◆ Aufgabe: Welche Stelle reicht im Textabschnitt über den Kampf der Kurden von „Diese Situation führte“ bis hinunter zu „der Weltöffentlichkeit bekannt.“? Entnimm sie wortgetreu.

------ Textabschnitt ------

Diese Situation führte zwangsläufig dazu, daß die Kurden für ihre Rechte kämpften, um ihre Identität in der Türkei durchzusetzen. Dieser Kampf wurde teils mit juristischen, parlamentarischen und anderen zivilen Mitteln, teils bewaffnet geführt. Die 1970 gegründete und bald darauf verbotene kurdische Arbeiterpartei PKK griff 1987 zu den Waffen und bildete Einheiten, die sich in die Berge zurückzogen. Dadurch wurden die Kämpfe der Kurden der Weltöffentlichkeit bekannt.

------ Angezeigte Daten ------

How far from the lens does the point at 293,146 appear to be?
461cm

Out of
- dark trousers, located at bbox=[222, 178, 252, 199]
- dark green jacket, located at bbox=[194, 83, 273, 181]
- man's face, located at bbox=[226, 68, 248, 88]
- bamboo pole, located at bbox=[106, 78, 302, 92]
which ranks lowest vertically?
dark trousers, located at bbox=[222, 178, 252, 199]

------

◆ Richtige Antwort:
Diese Situation führte zwangsläufig dazu, daß die Kurden für ihre Rechte kämpften, um ihre Identität in der Türkei durchzusetzen. Dieser Kampf wurde teils mit juristischen, parlamentarischen und anderen zivilen Mitteln, teils bewaffnet geführt. Die 1970 gegründete und bald darauf verbotene kurdische Arbeiterpartei PKK griff 1987 zu den Waffen und bildete Einheiten, die sich in die Berge zurückzogen. Dadurch wurden die Kämpfe der Kurden der Weltöffentlichkeit bekannt.